*RECORDS PROVIDED*.

=== Begin Enclosure ===

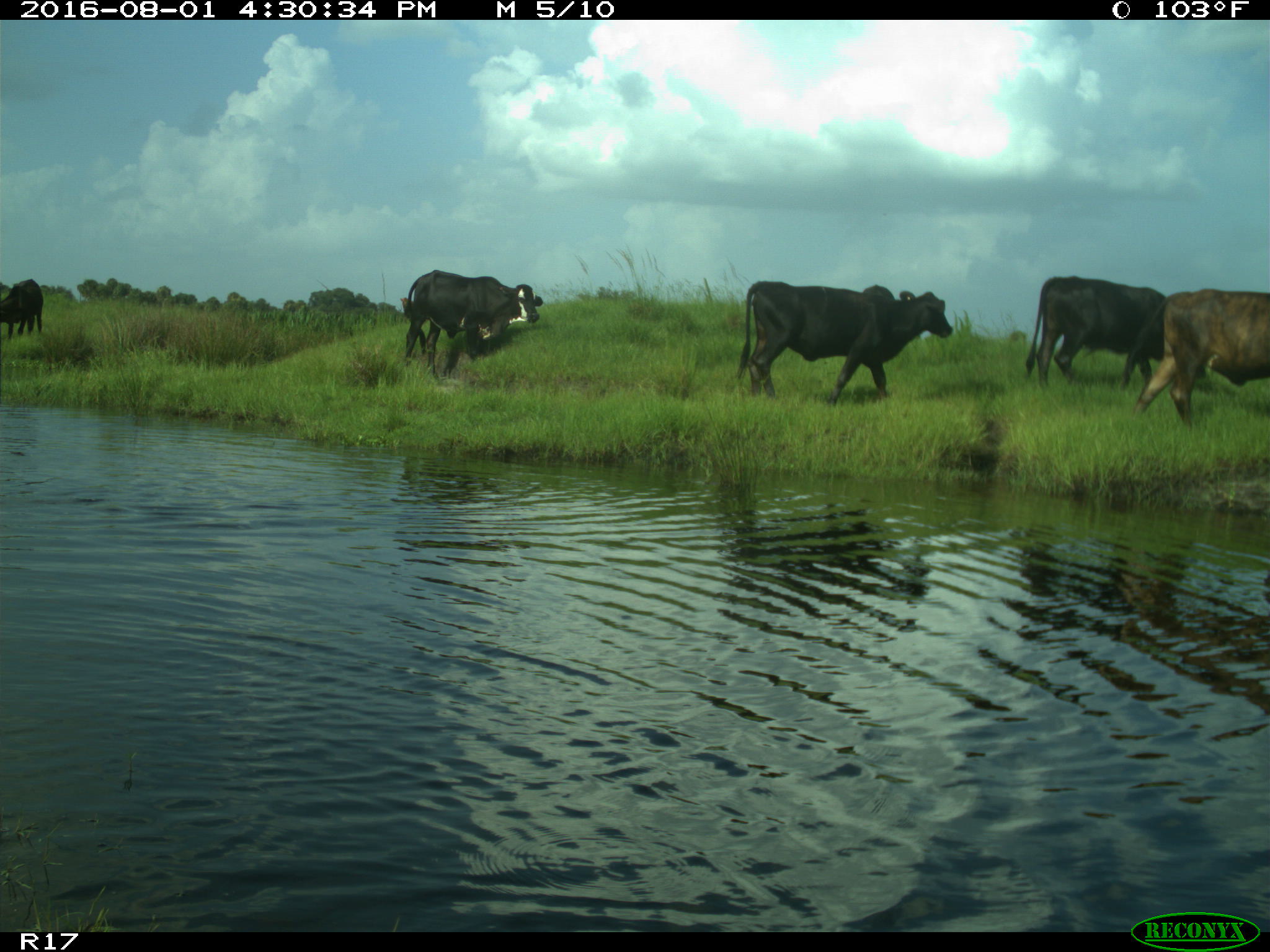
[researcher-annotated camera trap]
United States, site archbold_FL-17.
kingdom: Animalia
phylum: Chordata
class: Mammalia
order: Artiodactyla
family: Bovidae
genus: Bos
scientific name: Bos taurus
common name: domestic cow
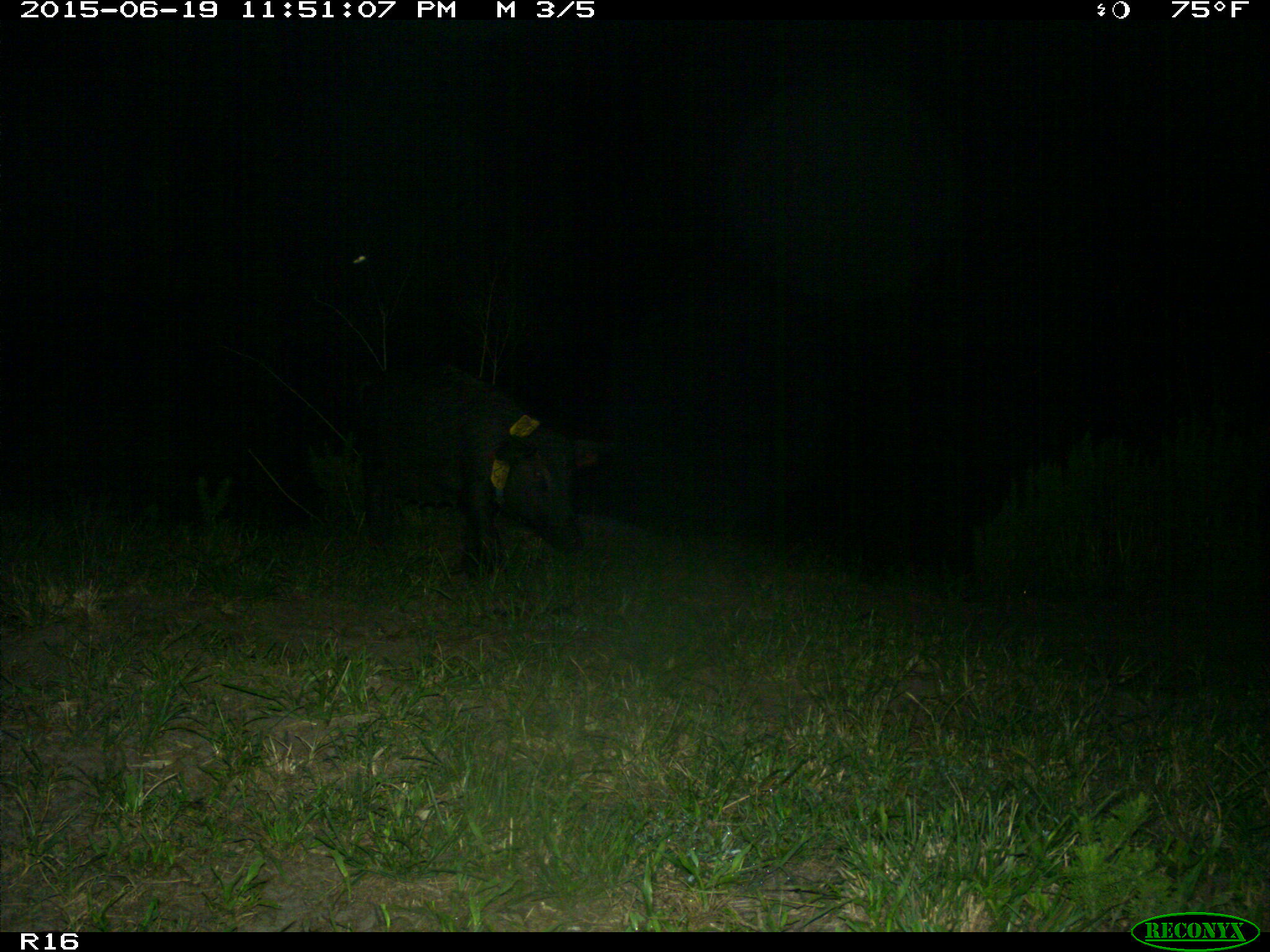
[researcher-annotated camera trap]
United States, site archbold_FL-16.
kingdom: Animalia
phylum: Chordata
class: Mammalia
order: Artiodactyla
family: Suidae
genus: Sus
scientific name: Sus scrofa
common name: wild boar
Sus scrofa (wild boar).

=== End Enclosure ===
=== Begin Enclosure ===

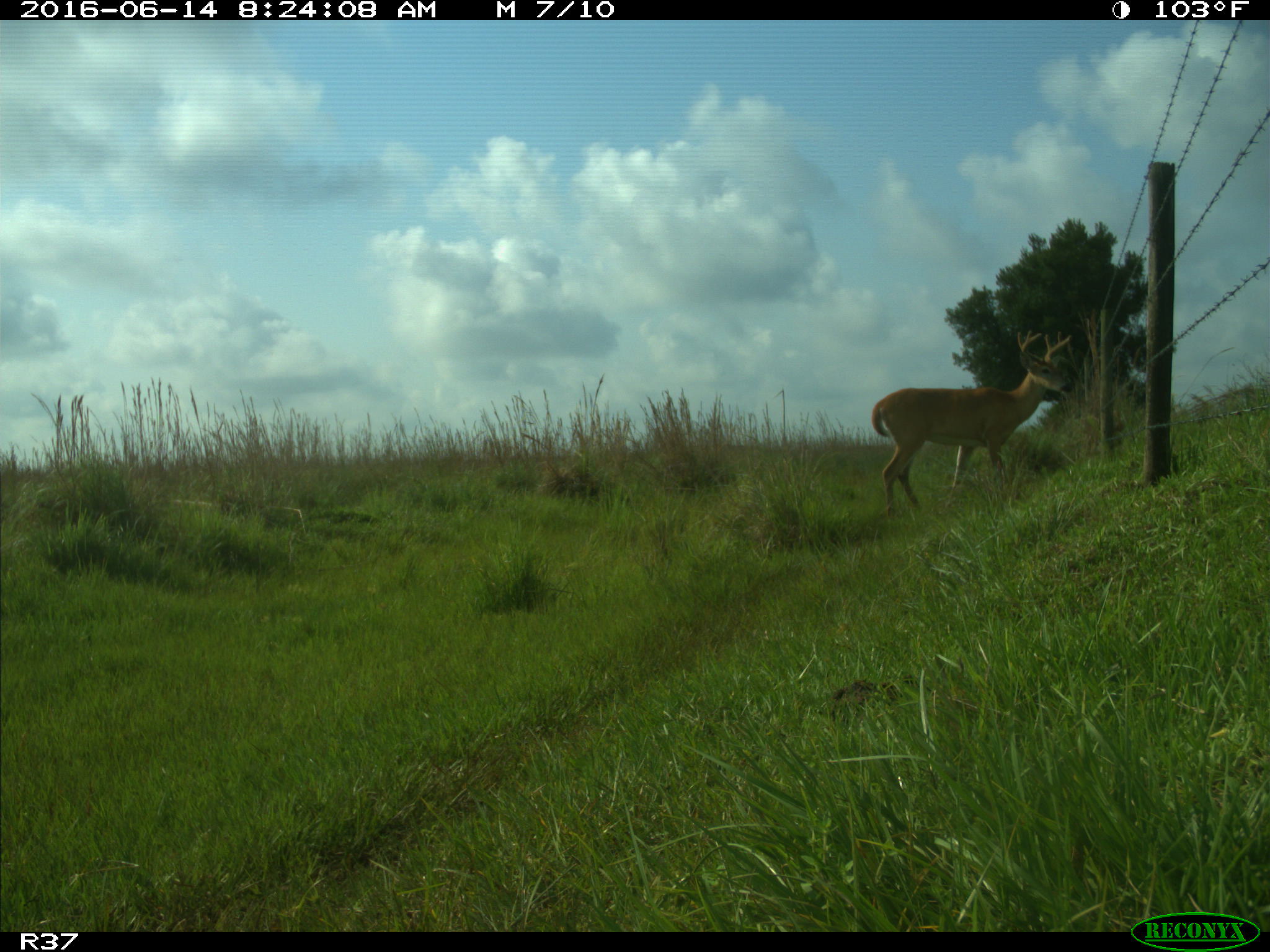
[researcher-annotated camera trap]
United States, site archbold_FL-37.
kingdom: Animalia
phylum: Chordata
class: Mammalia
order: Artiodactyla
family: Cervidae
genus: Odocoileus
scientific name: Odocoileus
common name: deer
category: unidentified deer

=== End Enclosure ===
=== Begin Enclosure ===

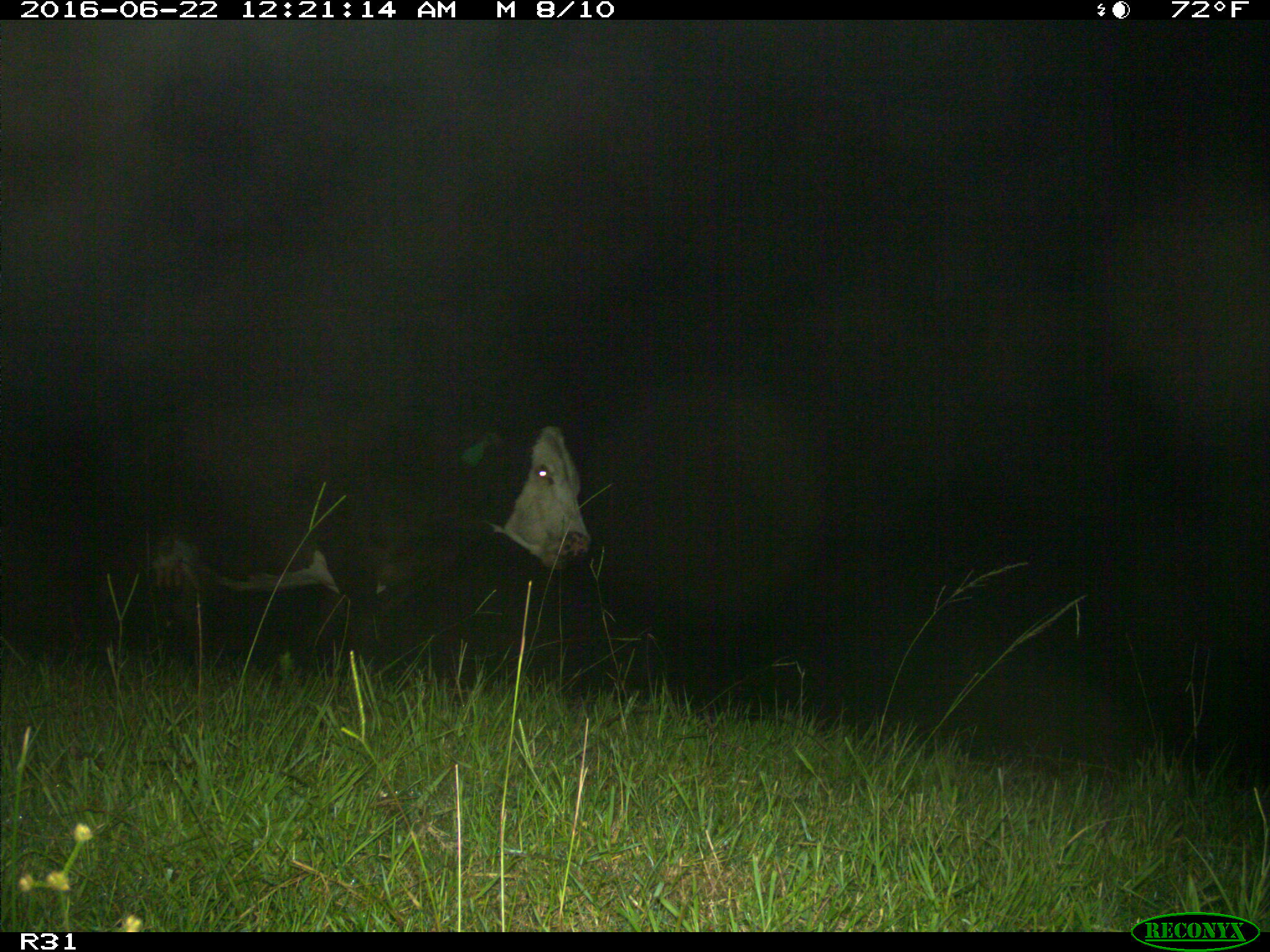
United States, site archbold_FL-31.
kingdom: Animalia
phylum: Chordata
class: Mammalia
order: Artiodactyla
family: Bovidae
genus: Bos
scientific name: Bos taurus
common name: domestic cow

=== End Enclosure ===

*EXERCISE REQUIREMENTS*. For this exercise, gather every line of the data that contains the word "scientific".

*REPLY*.
scientific name: Bos taurus
scientific name: Sus scrofa
scientific name: Odocoileus
scientific name: Bos taurus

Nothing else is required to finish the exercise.